Data for the task:
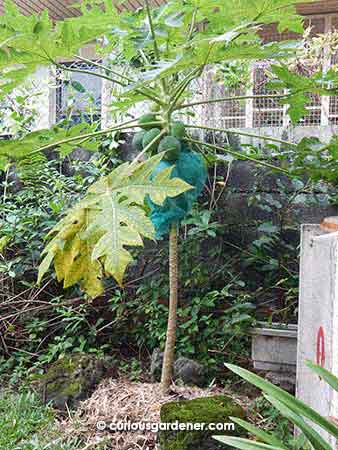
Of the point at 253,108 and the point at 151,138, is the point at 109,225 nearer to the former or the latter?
the point at 151,138

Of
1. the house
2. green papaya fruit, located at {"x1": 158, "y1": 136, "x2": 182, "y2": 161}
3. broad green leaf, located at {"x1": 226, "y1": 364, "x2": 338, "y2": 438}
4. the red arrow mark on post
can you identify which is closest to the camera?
broad green leaf, located at {"x1": 226, "y1": 364, "x2": 338, "y2": 438}

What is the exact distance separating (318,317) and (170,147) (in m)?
0.68

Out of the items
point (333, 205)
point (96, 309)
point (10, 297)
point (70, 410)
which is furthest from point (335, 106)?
point (70, 410)

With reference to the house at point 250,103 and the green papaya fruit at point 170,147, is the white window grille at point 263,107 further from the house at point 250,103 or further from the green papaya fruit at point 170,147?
the green papaya fruit at point 170,147

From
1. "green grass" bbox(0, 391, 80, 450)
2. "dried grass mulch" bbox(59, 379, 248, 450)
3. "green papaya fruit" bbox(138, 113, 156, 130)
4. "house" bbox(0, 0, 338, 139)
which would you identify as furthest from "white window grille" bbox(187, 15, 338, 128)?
"green grass" bbox(0, 391, 80, 450)

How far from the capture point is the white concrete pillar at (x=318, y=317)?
118cm

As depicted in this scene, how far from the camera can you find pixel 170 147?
1549mm

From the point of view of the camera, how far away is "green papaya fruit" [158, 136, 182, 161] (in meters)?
1.55

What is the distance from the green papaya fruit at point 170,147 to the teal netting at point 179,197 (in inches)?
1.4

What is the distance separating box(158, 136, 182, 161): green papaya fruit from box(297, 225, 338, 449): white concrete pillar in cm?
52

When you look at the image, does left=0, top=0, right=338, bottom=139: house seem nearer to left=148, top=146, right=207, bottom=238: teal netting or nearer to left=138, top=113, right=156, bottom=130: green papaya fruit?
left=138, top=113, right=156, bottom=130: green papaya fruit

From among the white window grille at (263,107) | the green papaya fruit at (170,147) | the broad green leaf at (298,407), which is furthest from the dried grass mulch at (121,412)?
the white window grille at (263,107)

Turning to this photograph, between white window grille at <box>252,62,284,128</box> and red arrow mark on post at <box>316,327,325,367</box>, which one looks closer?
red arrow mark on post at <box>316,327,325,367</box>

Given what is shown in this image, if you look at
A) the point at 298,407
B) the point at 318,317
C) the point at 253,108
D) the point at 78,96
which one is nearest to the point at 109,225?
the point at 298,407
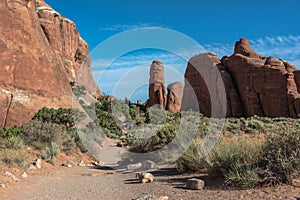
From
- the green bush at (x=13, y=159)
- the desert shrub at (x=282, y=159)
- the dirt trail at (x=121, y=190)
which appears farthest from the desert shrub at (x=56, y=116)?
the desert shrub at (x=282, y=159)

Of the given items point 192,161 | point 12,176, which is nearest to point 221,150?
point 192,161


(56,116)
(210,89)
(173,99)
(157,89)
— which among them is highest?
(157,89)

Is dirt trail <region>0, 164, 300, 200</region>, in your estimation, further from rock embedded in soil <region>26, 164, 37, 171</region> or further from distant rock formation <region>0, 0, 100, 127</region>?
distant rock formation <region>0, 0, 100, 127</region>

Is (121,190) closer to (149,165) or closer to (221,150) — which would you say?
(221,150)

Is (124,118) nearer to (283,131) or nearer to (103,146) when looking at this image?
(103,146)

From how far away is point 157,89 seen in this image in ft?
211

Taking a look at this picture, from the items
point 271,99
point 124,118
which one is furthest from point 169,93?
point 124,118

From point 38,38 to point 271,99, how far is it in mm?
32386

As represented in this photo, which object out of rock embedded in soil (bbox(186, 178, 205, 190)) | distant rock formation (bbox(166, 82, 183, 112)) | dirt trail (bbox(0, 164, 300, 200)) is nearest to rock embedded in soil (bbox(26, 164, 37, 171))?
dirt trail (bbox(0, 164, 300, 200))

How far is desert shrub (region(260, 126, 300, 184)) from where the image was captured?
605 cm

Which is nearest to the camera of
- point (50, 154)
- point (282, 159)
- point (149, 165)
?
point (282, 159)

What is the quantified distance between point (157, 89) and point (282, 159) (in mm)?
58147

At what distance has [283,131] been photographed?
21.9ft

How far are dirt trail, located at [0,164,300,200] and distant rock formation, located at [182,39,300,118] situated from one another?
35.4 meters
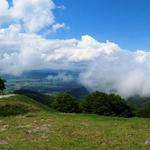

Task instructions:
Extract every line of the records above that contains the string "bottom", matching case exactly.

Task output:
When you look at the image, does left=0, top=0, right=338, bottom=139: house seem nearer to left=148, top=146, right=207, bottom=238: teal netting or nearer to left=138, top=113, right=156, bottom=130: green papaya fruit?
left=138, top=113, right=156, bottom=130: green papaya fruit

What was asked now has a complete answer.